A cross cut saw that can rip a 36", 2" thick plank of walnut? Only from Bad Axe Tool Works.

So earlier this week I was working away in the wood shop and dimensioning some big planks of 2″ walnut for the second project in my book. I had just finished cross cutting the 13″ wide behemoth when my son yelled down with some pertinent information about a vomit flavored jelly bean he was testing!?! Anyhow, I set up the plank and accidentally grabbed my Disston crosscut saw and started ripping the wood. “Ripping with a cross cut saw you say?” Impossible. Yes, that’s the general consensus but this particular crosscut saw was sharpened by Mark Harrell at Bad Axe Tool Works and for some crazy, almost magical reason, it’s extremely capable when ripping wood as well. Go figure.

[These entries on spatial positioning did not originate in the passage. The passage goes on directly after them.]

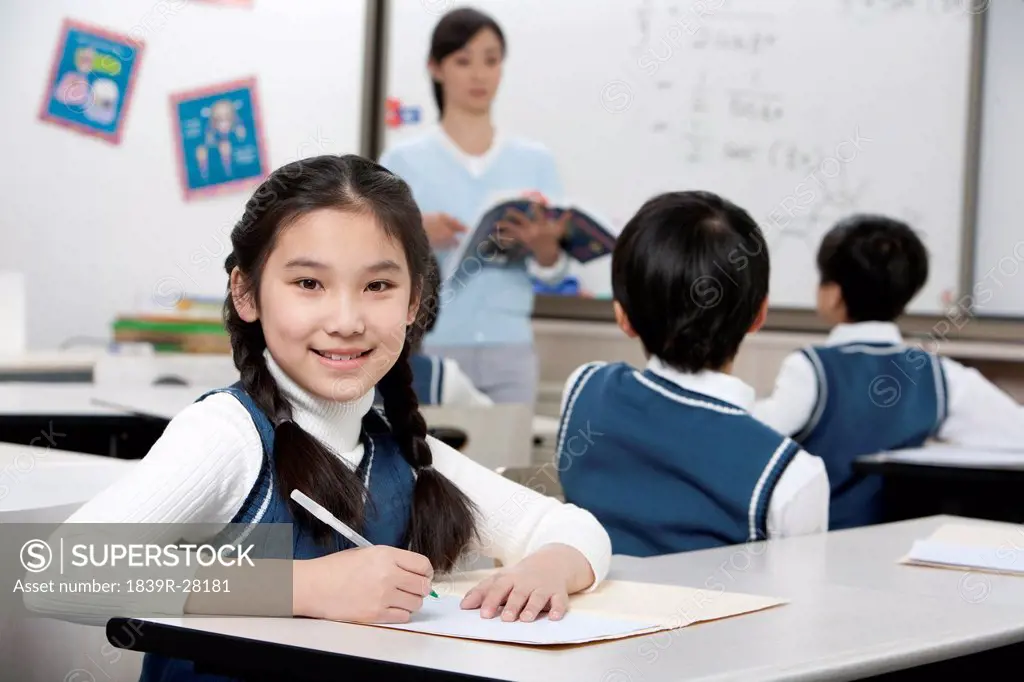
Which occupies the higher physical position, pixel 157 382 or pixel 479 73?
pixel 479 73

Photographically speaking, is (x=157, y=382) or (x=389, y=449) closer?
(x=389, y=449)

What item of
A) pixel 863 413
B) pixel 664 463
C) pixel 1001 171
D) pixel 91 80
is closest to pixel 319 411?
pixel 664 463

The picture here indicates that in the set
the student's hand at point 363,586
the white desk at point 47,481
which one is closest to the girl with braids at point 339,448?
the student's hand at point 363,586

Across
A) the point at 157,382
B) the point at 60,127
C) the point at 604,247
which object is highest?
the point at 60,127

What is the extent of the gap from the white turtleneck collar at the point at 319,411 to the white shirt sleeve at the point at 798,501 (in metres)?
0.70

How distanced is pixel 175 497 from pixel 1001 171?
3.29 m

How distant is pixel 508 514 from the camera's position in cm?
149

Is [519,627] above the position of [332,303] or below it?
below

I always told students that you can cross cut wood with a rip saw but ripping wood with a cross cut saw is a definite no-no. Well, I’d better revise that statement. You can cross cut wood with a rip saw ( leaves a jagged edge but works just fine ) but ripping wood with a cross cut saw seems to only work well with a saw sharpened by one of our modern day masters. I tried to rip wood before using other cross cut saws and they failed miserably. Slow going- no where fast. This time I went through this 2″ walnut that was about 36″ long in no time at all. Mind boggling information eh?

So, the moral of the story?

I’m not really sure. Maybe this- if you only want to buy one saw? Get a rip saw to tackle both operations -OR- get a cross cut saw from Bad Axe! ( I hear that he’s working on panel saws this year!!) hmm…..not that I need one.  ; )

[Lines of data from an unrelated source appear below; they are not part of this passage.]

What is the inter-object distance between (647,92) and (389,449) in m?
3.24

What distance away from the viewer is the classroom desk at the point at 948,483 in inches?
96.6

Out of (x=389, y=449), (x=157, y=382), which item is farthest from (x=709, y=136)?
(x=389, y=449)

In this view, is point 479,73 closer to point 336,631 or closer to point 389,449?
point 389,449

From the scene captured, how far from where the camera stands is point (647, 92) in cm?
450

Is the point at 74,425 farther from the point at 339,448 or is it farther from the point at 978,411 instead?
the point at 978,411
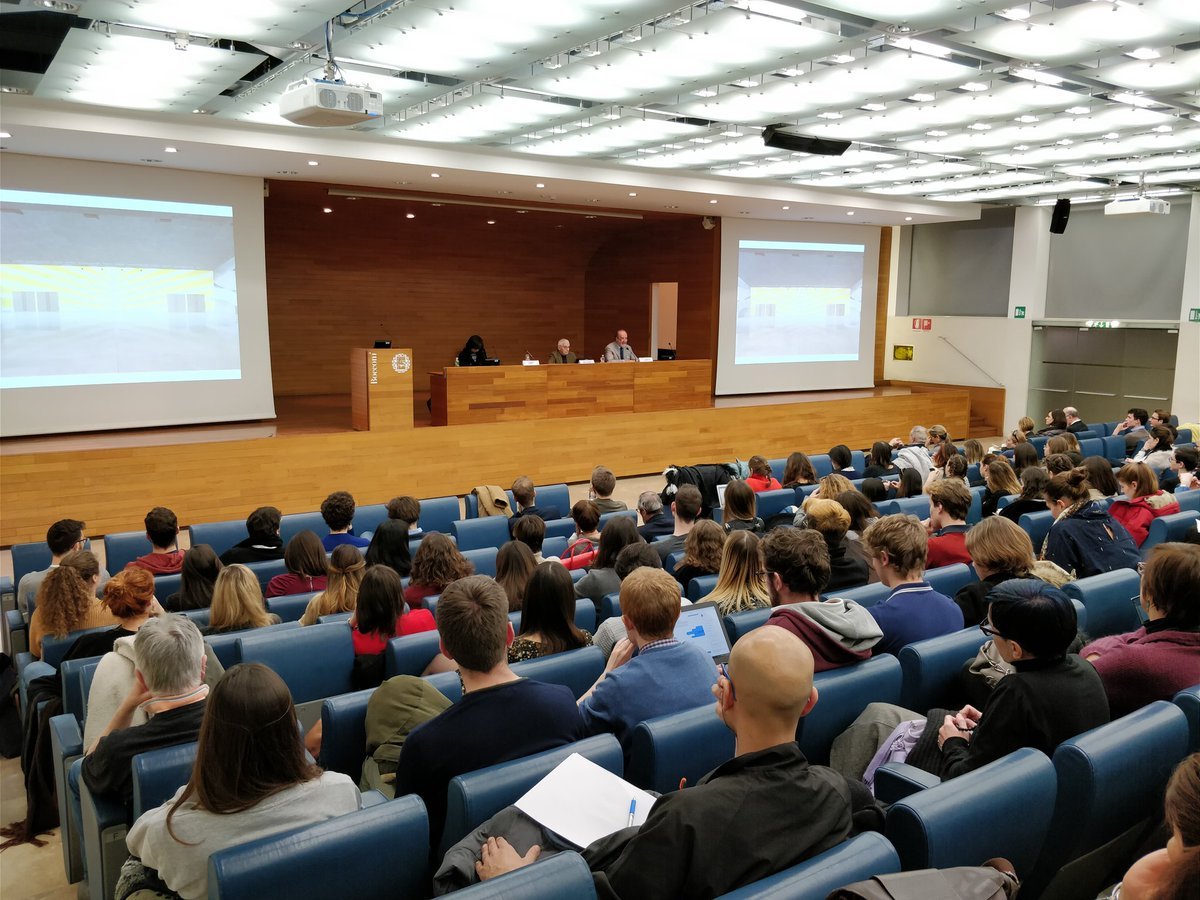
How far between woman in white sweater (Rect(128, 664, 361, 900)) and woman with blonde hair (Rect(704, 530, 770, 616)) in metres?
2.23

  1. Posted by Rudy Desjardins on Jan 18th, 2012

    How did you get Mark to file the saw? I know he takes pride in filing for customer’s specific needs, and he talks about his ‘hybrid filing’… perhaps this saw doesn’t have a full blown ‘traditional’ crosscut profile but rather something more in the middle/closer to a rip? Is the fleam angle fairly low, for a crosscut saw? I’m just guessing here – I’m still too much of a rookie when it comes to joinery/too poor to afford a Bad Axe saw, so I can’t speak from experience… *yet* ;)

    Interesting post!

  2. Posted by tom on Jan 18th, 2012

    thanks for the comments. This is one of Mark Vintage saws he sells on his website. I bought it last summer and I’m really not sure how he filed it. It must be like you said with his ‘hubrid filing’ like he does with his Jack Saws.
    What ever he did I’m liking it!

  3. Posted by Mark on Jan 18th, 2012

    Interesting. I’ve had the exact same experience with a vintage crosscut I bought from him as well. He’s a master all right.

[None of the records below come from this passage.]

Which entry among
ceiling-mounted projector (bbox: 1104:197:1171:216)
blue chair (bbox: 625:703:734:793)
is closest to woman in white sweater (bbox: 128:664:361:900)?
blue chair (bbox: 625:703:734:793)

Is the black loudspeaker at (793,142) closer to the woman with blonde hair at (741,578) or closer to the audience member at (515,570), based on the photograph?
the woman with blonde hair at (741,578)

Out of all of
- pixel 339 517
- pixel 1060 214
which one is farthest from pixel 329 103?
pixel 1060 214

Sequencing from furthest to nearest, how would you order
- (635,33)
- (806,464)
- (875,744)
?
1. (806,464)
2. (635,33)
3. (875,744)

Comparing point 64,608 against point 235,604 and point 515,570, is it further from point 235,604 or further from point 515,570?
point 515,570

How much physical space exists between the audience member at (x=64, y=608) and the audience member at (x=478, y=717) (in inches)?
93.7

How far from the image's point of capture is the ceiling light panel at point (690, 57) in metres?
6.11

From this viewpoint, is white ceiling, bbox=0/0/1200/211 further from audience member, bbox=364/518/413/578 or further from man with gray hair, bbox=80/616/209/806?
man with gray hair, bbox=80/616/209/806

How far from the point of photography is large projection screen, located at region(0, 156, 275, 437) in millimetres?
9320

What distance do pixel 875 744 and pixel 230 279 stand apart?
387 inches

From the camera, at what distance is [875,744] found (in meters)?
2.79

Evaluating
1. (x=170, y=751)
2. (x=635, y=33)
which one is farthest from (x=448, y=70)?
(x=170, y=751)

  4. Posted by Joe McGlynn on Jan 20th, 2012

    I have 3 old saws that have been sharpened by Mark. I also have very little experience in hand sawing. I had to crosscut both ends of my workbench top, and rip it to width. It’s 5″ thick doug fir. It was painless. The saws cut straight and tracked well. It wasn’t even tiring, loads easier than using my jointer plane.

    I didn’t know Mark was working on panel saws, I’m already avoiding his website because his Roubo tenon saw is calling my name.


  5. Posted by Andy Spicer on Jan 20th, 2012

    Tom, you gonna let us have a full look at the new sawbench? I’m days away from building a new one and would love to see what you ended up with.

  6. Posted by tom on Jan 20th, 2012

    Sorry Andy- the vault is sealed until the new book comes out-;)

    if you look you may find a shot of a similar design I made last year!

    thanks for the comment.

  7. Posted by Andy Spicer on Jan 20th, 2012

    :) fair enough. Can’t blame a guy for trying! You may have posted this somewhere and I didn’t see it, what’s the eta on the new book?

  8. Posted by tom on Jan 21st, 2012

    Thanks Andy-
    The new book is due out Dec. 2012.

  9. Posted by Steve Bennett on Jun 12th, 2012

    Looking forward to reading it, hope it’s coming along as nicely as a Bad Axe saw thru Walnut!!

  10. Posted by Joe Freeman on Apr 21st, 2014

    Interesting. I’ve always found a cross-cut will rip, albeit inefficiently, whereas a rip-saw is hopeless across the grain. It may SMASH its way through but won’t really cut. Obviously down to the qualities of each saw.